# Cribbage boards



## DLJeffs (Jul 18, 2020)

Someone mentioned cribbage boards in another post and I just happen to have these two in the works. A guy over by the airport has a laser engraver and did the quails for me. One is for a friend, the other my wife thinks someone will pay good money for so she wants to put it in the auction run by her pickleball group. Hope they get more than what it cost me for the engraving. Oh, credit due - Mike1950 sold me the spalted maple boards over a year ago and they are gorgeous.

Reactions: Like 5 | EyeCandy! 4 | Way Cool 9 | Creative 1


----------



## ripjack13 (Jul 18, 2020)

NICE!!!!

Reactions: Agree 1


----------



## Don Van Dyne (Jul 18, 2020)

VERY NICE!


----------



## Gdurfey (Jul 18, 2020)

I love cribbage boards and those are incredible!


----------



## Nature Man (Jul 19, 2020)

The quail adds an exceptional dimension to the gorgeous wood! Exceptional work! Chuck

Reactions: Agree 1


----------



## DLJeffs (Jul 19, 2020)

*STATED EXERCISE 1:* Which lines of the entries contain the string "storm"? Select each one.
None of these entries relate to the cribbage board thread.

*Stored items:*
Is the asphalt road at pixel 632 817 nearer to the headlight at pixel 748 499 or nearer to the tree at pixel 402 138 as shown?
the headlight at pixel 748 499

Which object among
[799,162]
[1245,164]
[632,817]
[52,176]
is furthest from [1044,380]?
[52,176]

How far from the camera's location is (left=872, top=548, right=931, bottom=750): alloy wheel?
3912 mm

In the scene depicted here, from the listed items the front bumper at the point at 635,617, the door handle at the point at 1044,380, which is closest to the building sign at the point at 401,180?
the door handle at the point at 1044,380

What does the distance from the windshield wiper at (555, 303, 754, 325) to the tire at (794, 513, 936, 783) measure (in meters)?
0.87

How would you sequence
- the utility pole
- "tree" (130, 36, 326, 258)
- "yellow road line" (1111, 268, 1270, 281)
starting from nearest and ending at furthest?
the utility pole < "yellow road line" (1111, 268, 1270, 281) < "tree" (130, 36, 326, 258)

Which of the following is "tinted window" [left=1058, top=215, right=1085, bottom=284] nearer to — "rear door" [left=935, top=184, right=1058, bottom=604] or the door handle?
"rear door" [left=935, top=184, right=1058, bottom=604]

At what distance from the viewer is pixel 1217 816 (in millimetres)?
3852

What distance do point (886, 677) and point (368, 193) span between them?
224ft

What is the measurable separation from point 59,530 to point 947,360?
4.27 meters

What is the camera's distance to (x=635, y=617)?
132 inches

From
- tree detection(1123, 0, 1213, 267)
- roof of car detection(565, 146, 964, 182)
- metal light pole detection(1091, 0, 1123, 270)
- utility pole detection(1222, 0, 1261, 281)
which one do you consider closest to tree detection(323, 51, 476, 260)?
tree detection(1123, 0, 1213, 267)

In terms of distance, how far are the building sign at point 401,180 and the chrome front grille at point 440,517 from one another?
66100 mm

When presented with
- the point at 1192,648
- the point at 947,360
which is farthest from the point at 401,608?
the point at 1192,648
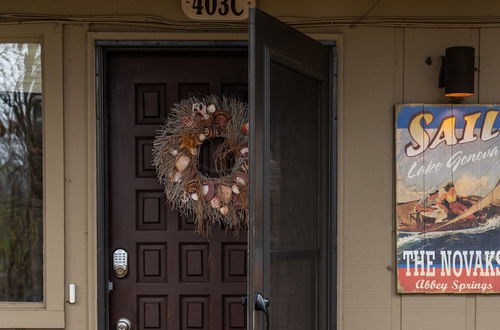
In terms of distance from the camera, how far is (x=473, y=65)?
3.37 m

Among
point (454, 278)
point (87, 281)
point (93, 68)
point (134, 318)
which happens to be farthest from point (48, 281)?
point (454, 278)

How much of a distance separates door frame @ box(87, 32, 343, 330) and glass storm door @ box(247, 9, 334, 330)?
0.18 ft

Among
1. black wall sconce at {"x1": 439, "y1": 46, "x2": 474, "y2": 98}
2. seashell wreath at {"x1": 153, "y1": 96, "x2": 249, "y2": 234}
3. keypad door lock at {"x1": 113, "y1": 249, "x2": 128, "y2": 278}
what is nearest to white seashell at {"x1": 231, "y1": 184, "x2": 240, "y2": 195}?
seashell wreath at {"x1": 153, "y1": 96, "x2": 249, "y2": 234}

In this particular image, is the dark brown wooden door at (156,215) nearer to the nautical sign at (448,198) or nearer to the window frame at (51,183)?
the window frame at (51,183)

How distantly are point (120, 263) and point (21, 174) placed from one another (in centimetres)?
74

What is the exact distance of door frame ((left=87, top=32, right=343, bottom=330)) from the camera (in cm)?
345

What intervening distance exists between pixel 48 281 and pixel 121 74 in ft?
4.03

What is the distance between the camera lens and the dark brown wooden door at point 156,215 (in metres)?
3.58

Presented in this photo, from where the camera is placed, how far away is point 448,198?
3451mm

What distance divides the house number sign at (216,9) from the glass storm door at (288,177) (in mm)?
522

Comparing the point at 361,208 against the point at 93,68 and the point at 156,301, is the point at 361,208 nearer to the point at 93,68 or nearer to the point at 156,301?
the point at 156,301

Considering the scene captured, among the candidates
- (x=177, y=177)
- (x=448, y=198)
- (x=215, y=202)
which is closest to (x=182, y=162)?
(x=177, y=177)

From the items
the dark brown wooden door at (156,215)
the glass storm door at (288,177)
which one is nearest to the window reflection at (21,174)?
the dark brown wooden door at (156,215)

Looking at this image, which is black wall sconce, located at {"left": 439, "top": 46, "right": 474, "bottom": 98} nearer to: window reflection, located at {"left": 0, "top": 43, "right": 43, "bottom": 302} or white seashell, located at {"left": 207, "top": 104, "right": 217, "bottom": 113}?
white seashell, located at {"left": 207, "top": 104, "right": 217, "bottom": 113}
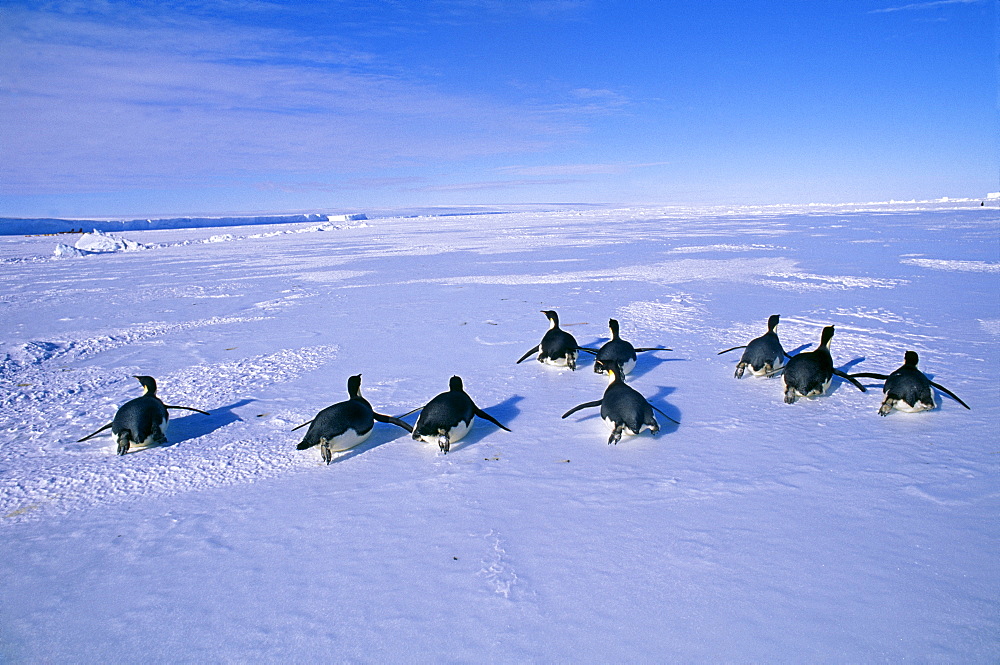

*STATED EXERCISE 2:* Can you write what comes next in the cribbage board thread, picking up after its final line?

*TASK ANSWER 1:*
How much of a distance separates door frame @ box(87, 32, 343, 330) and glass storm door @ box(247, 9, 334, 330)?
What distance divides the house number sign at (216,9) from the glass storm door at (288,177) (in mm)?
the glass storm door at (288,177)

*TASK ANSWER 2:*
Thanks for the kind comments guys. They're simple, fairly easy to make, but still eye catching. There's some skill to the engraving, getting the power setting on the laser to achieve a nice wood depth and detail without burning too much.


----------



## Barb (Aug 2, 2020)

This looks like another rabbit hole I can see myself going down lol. Beautiful boards!

Reactions: Thank You! 1


----------



## gimpy (Sep 9, 2020)

Love it !!!!
Fantastic job

Reactions: Thank You! 1


----------



## DLJeffs (Dec 4, 2020)

Finished two more today. I went with new artwork for the engraving - a great horned owl. Came out pretty well. The wood is curly maple from Larry or Rob, or maybe the walnut is from Rob, I can't remember for sure. But I liked the two tone. The little trim accents are tulip wood left over from a reel seat spacer. Four coats Minwax clear acrylic, satin. I got black and copper pegs from Cribbage Supply.

Reactions: Like 2 | Way Cool 4


----------



## Wildthings (Dec 4, 2020)

Love them both but liking the curls more


----------



## DLJeffs (Dec 4, 2020)

Wildthings said:


> Love them both but liking the curls more


Thanks Barry. I think I would have liked the walnut more if I could have made the maple engraving section round and completely surrounded by walnut. Rather than the squared off end. But the walnut board is pretty.

Reactions: Like 2


----------



## DLJeffs (May 10, 2021)

Finished two more board. The first one is made from a piece of cumaru flooring my neighbor had installed. Hard fibrous wood and it stinks when cutting or sanding. But it finishes nice. The quail is lazer engraved on a maple insert. The game score section is spalted walnut.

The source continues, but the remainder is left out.